ESBL-PE colonization rates in northern Africa
Our pooled data showed the highest acquisition rates (12/28; 42.9%) among visitors to Northern Africa, which accords with the results from the study by Arcilla et al. (42.0%) [11]; Ruppé et al. [7] did not report visitors to this subregion. Similar (43–44%) rates have been reported among Swedish travellers [3, 12]. Visitors to Egypt appear to be at particularly high risk; 70.6% (12/17) of our subjects, 80.0% (23/40) of those in a study by Arcilla et al., and 50% (19/38) of those in another by Tham et al. became colonized [11, 14]. Moreover, all 12 travellers colonized by ESBL-PE in Northern Africa had visited Egypt. It is noteworthy that these proportions are as high as those among travellers to India/South Asia in various investigations [4–8, 11]. Bassyouni et al. reported carriage rates as low as 21% among healthcare workers in Egypt [17].
ESBL-PE colonization rates in middle Africa
To our knowledge, only one previous study has reported ESBL-PE acquisition rates among visitors to Middle Africa; Ruppé et al. [7] found 53.3% (24/45) of travellers to be colonized. In our pooled data, colonization rates in Middle Africa ranked second (4/15; 26.7%) among the subregions. In nonclinical samples obtained from local populations, carriage rates as high as 59% have been shown among healthy children in the Central African Republic [18], and 44–57% among inpatient carers, hospital workers and their household members in Cameroon [19].

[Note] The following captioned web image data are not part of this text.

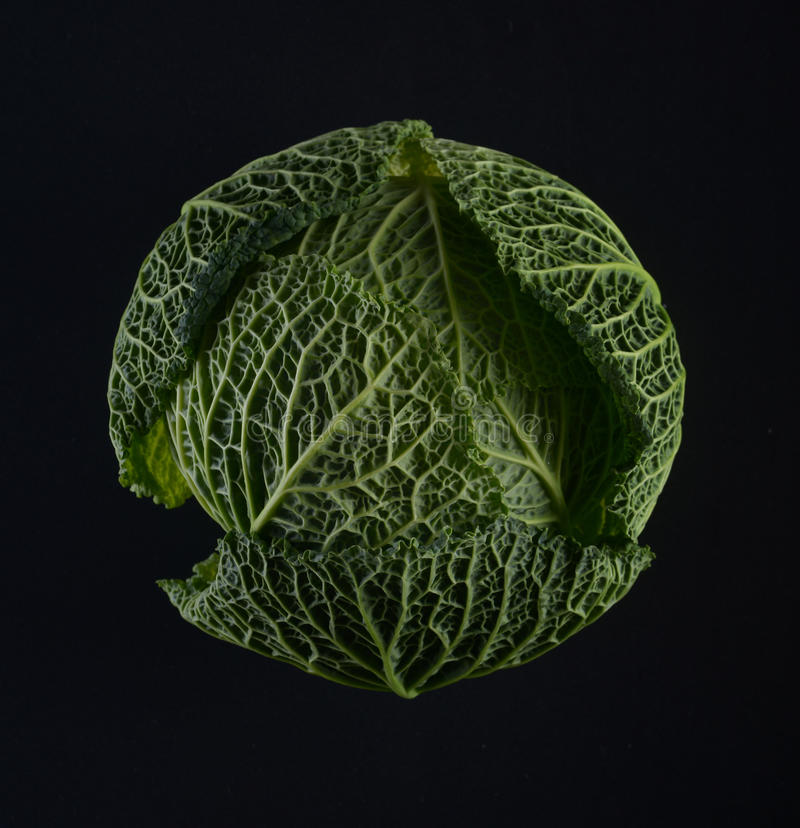 Ripe green savoy cabbage. Ripe green savoy cabbage on a black background stock photography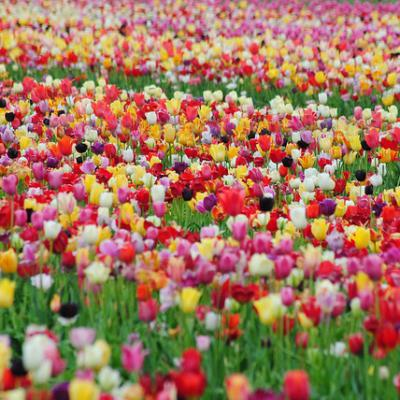 60 Days of Tulips - Long Lasting Mix
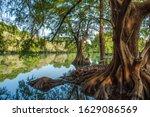 Camecuaro Lake  With Water...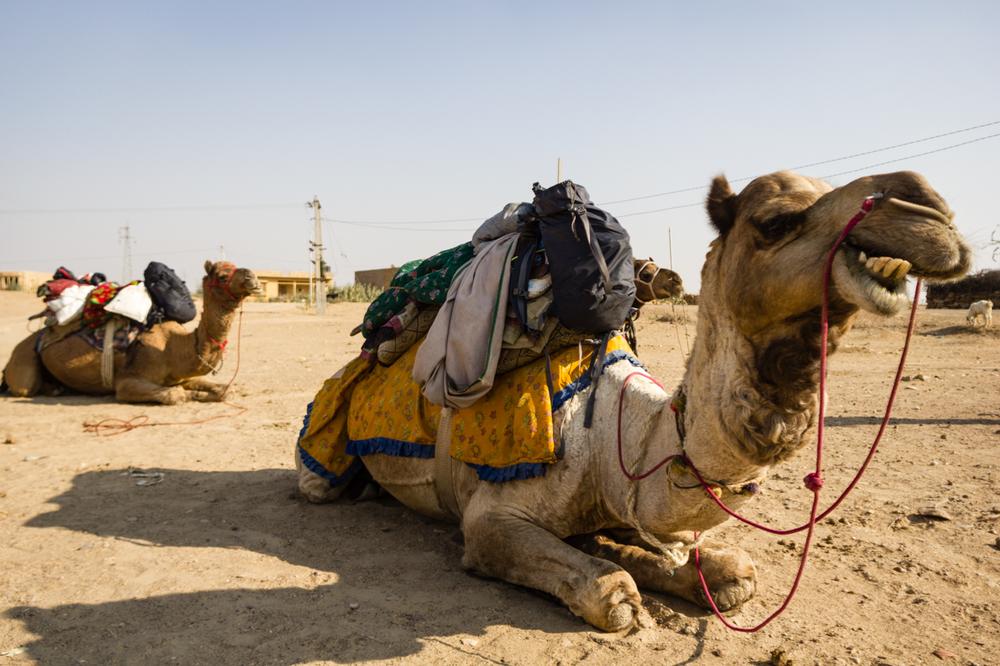 Jaisalmer-1-2.jpg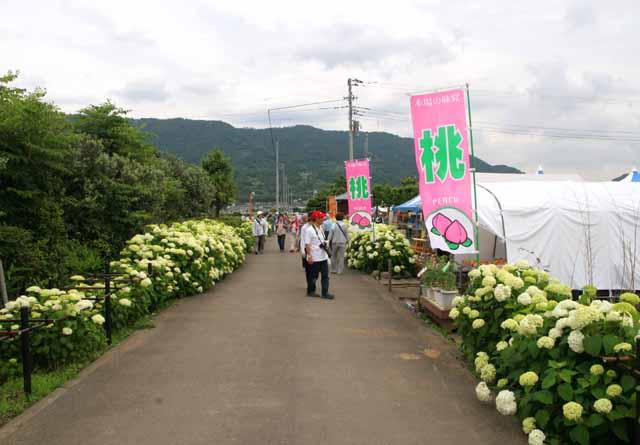2011kaiseiajisai6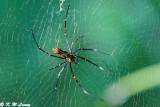 Spider DSC_2205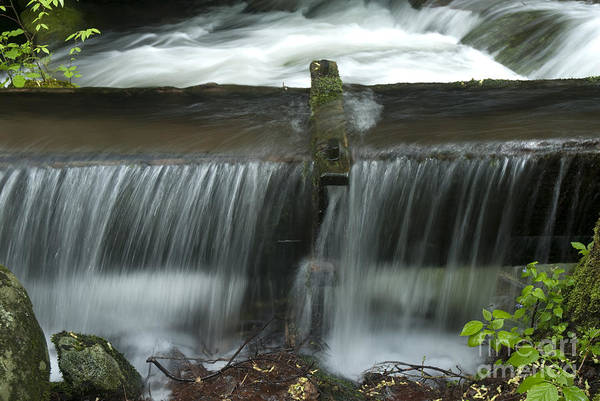 Wall Art - Photograph - Water Trough Overflow by Paul W Faust -  Impressions of Light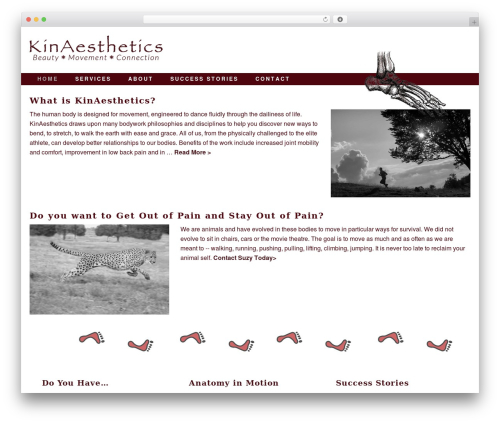 Free WordPress WP Accessibility plugin - kinaestheticsstudio.com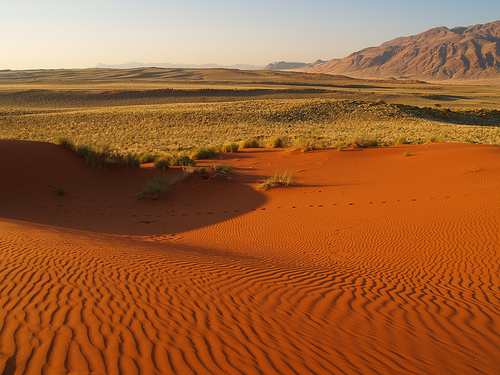 Namibia -  Photo: Rui Ornelas, used under Creative Commons License (By 2.0)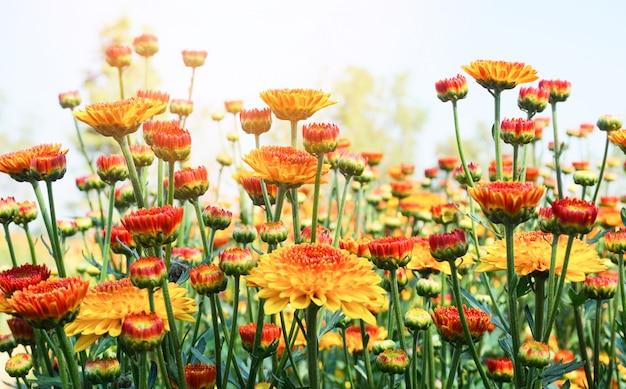 Fiore del crisantemo con la foglia su estate naturale verde. fioritura gialla del fiore sulla pianta del campo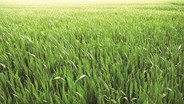 Eight benefits of natural grass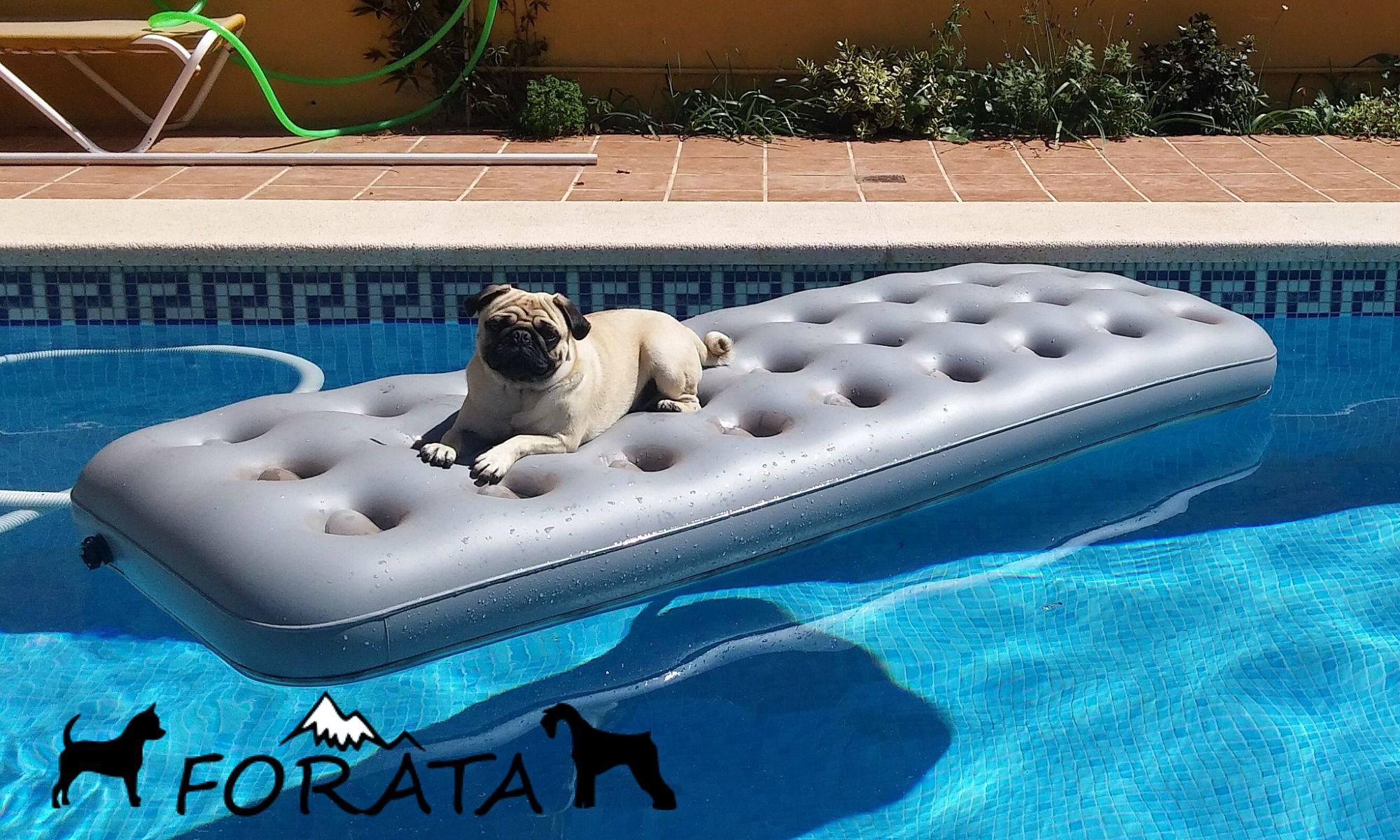 ¡Perro al agua! – Precauciones para el verano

ESBL-PE rates in eastern Africa
Colonization rates among travellers to Eastern Africa (30/185; 16.2%) were lower than those reported by Arcilla et al. (57/205; 27.8%) [11], Lubbert et al. (12/47; 25.5%) [8], and Ruppé et al. (17/29; 56.8%,) [7]. Our moderate colonization rates are supported by findings among local populations: ESBL-PE carriage rates between 11.6 and 16.5% have been reported for healthy community children in Tanzania, [20, 21] and 5.3% for locals in Uganda, [22].
ESBL-PE colonization rates in western Africa
ESBL-PE acquisition rates in Western Africa appear moderately low, but the results differ between studies: our pooled data showed proportions (11/110; 10.0%) close to those presented by Arcilla et al. (20/106; 18.9%) [11], while higher rates have been found by Ruppé et al. (44/99; 44.4%) [7] and Lubbert et al. (5/12; 38.5%) [8] among German travellers to Western and Middle Africa. Moreover, in the research by Frickmann et al., 27.1% (13/48) of European military personnel with diarrhoea in Mali became colonized by ESBL-PE [23]. As for local populations, colonization rates of 22% have been reported for healthy volunteers in Burkina Faso [24] and 33% for healthy community children in Guinea-Bissau [25].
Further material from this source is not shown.